Parallèlement, Israël a aidé à renforcer les forces armées de Singapour au cours des premières années de Singapour et Singapour continue de coopérer étroitement avec le pays dans de nombreux domaines, notamment dans les domaines de la science et de la technologie, a-t-il déclaré.
Dans son discours au Parlement, Wong a déclaré que le trafic Internet régional sur les sites extrémistes avait triplé depuis le début de la guerre entre Israël et Gaza.
« Nous avons également observé une hausse du discours anti-Singapour, notamment des menaces violentes contre Singapour de la part d’éléments extrémistes régionaux en ligne », a-t-il déclaré.
L’islamophobie et l’antisémitisme ont également augmenté.
En octobre, la police a reçu huit rapports faisant état de remarques ou d’actions offensantes visant des juifs ou des musulmans à Singapour, a noté Wong.
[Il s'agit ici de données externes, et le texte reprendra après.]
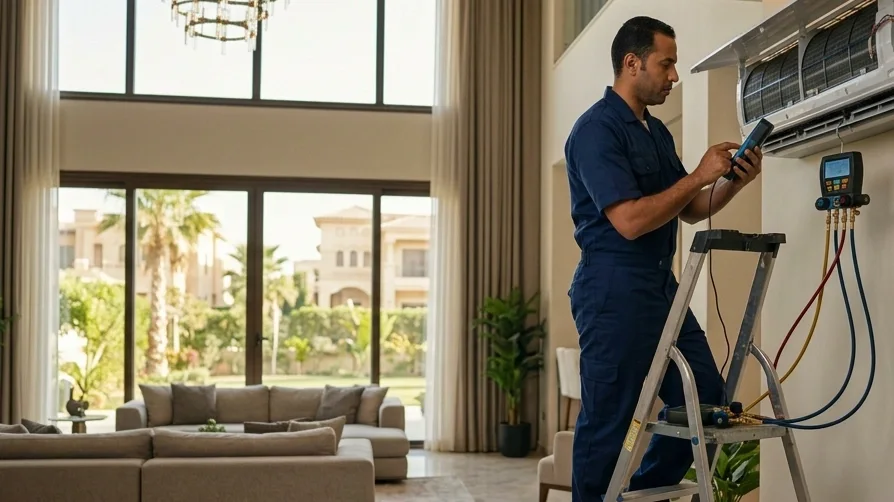 فحص شحن غاز الفريون وكشف تسريب التكييف ومستوى ضغط الكباس بالقاهرة الجديدة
Ce chiffre équivaut au nombre total de rapports sur des comportements anti-juifs ou anti-musulmans que la police a reçus de janvier à septembre.
En tant que petit État, Singapour n’a « guère d’autre choix » que de poursuivre sa politique d’ingérence non étatique, a déclaré le politologue Antonio Rappa, professeur agrégé à l’Université des sciences sociales de Singapour (SUSS).
Prendre le parti d’Israël risquerait de contrarier inutilement la communauté musulmane locale de Singapour, tandis que soutenir la Palestine reviendrait à trahir Israël – un « allié non écrit » de Singapour depuis l’époque de son fondateur, le Premier ministre Lee Kuan Yew, a déclaré Rappa, qui est chef de la sécurité. programme d’études à l’école de commerce de SUSS.
Singapour entretient des relations diplomatiques étroites avec Israël depuis son indépendance en 1965, tandis que l’Indonésie, la Malaisie et Brunei, à majorité musulmane, n’entretiennent aucune relation diplomatique formelle avec Tel Aviv.
Rappa a expliqué que Singapour évolue dans un climat de peur depuis des décennies.
Invoquant l’idée d’un État de garnison, Singapour a toujours une mentalité de « forteresse » qui persiste aujourd’hui, en particulier en tant que nation à majorité chinoise entourée de grands pays à majorité musulmane, ce qui pourrait « créer un certain degré de tension ».
«Cependant, il n’est pas judicieux d’importer les problèmes des autres dans notre pays et de créer des tensions au sein de la population. Nous ne voulons pas que l’animosité et le chaos créent à Singapour », a-t-il déclaré.